Фрагмент документа:
● ● ● ● ● ● ●

Еще и не успев удивиться чудесам, готовым открыться ему, Левшин вспоминает, что ведь обращается он к созданию умов непросвещенных. На них надлежит смотреть с высоты, на которую поднимает человека образование, учительским пером исправляя ошибки наивной фантазии и «научно» объясняя чудеса.
Прочитаем начало одной из сказок в записи Левшина: «Громобой следовал вместе с невольником. Вдруг преужасная пламенная река пролилась впереди. Сверкание пламени было ужасно, казалось, что растопленная медь готова сжечь каждого приближающегося. «Вам должно перейти сию реку, — сказал невольник, остановись. — Но здесь уже мужество не поможет, разве если бы вы были не человек, а вещество несгораемое. Не лучше ли возвратиться...»
Громобоя не останавливают трусливые предупреждения. Вступив на пылающую поверхность, он видит, что: «То, что казалось издали огненной рекой, было рядом выпуклых зеркал, поставленных на дрожащих пружинах так противу солнца, что отвращенные огненные лучи ударялись прямо в глаза приближающегося...»
Забудем об архаичности слога, она от безжизненности содержания. Левшину представляется, что «пламенные реки» пристойны лишь в устах человека темного, а долг носителя просвещения объяснить чудеса. Так огненная река превращается во взятые из театрального реквизита ряды зеркал, «отвращающие лучи солнца».

● ● ● ● ● ● ●

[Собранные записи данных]
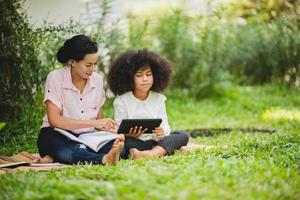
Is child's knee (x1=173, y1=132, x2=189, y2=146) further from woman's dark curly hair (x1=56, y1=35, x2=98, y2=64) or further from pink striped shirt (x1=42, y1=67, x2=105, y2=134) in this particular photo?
woman's dark curly hair (x1=56, y1=35, x2=98, y2=64)

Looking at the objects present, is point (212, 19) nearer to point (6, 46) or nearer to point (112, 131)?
point (6, 46)

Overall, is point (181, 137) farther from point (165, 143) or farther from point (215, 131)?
point (215, 131)

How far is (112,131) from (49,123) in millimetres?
594

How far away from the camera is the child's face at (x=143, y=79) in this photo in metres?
6.01

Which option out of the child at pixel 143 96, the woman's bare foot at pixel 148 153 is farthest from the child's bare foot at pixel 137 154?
the child at pixel 143 96

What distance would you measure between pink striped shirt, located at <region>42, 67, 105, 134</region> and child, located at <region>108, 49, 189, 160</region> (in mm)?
302

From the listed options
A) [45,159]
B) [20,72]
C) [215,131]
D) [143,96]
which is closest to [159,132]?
[143,96]

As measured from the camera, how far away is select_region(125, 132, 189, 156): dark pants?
5719 mm

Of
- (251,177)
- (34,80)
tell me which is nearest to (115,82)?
(34,80)

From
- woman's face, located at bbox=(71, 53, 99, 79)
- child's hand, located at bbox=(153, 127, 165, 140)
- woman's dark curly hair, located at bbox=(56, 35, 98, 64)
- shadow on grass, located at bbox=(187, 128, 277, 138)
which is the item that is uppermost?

● ● ● ● ● ● ●

Задания:
• 1. Воспроизведите, пожалуйста, отрывок о сказках Левшина целиком и без единого изменения.
• 2. Укажите количество строк листинга, в которых встречается слово «hair». В ответе дайте только число.
Отрывок о сказках Левшина и листинг никак не связаны между собой.

Решения ниже:
• 1.
Еще и не успев удивиться чудесам, готовым открыться ему, Левшин вспоминает, что ведь обращается он к созданию умов непросвещенных. На них надлежит смотреть с высоты, на которую поднимает человека образование, учительским пером исправляя ошибки наивной фантазии и «научно» объясняя чудеса.
Прочитаем начало одной из сказок в записи Левшина: «Громобой следовал вместе с невольником. Вдруг преужасная пламенная река пролилась впереди. Сверкание пламени было ужасно, казалось, что растопленная медь готова сжечь каждого приближающегося. «Вам должно перейти сию реку, — сказал невольник, остановись. — Но здесь уже мужество не поможет, разве если бы вы были не человек, а вещество несгораемое. Не лучше ли возвратиться...»
Громобоя не останавливают трусливые предупреждения. Вступив на пылающую поверхность, он видит, что: «То, что казалось издали огненной рекой, было рядом выпуклых зеркал, поставленных на дрожащих пружинах так противу солнца, что отвращенные огненные лучи ударялись прямо в глаза приближающегося...»
Забудем об архаичности слога, она от безжизненности содержания. Левшину представляется, что «пламенные реки» пристойны лишь в устах человека темного, а долг носителя просвещения объяснить чудеса. Так огненная река превращается во взятые из театрального реквизита ряды зеркал, «отвращающие лучи солнца».

• 2. 3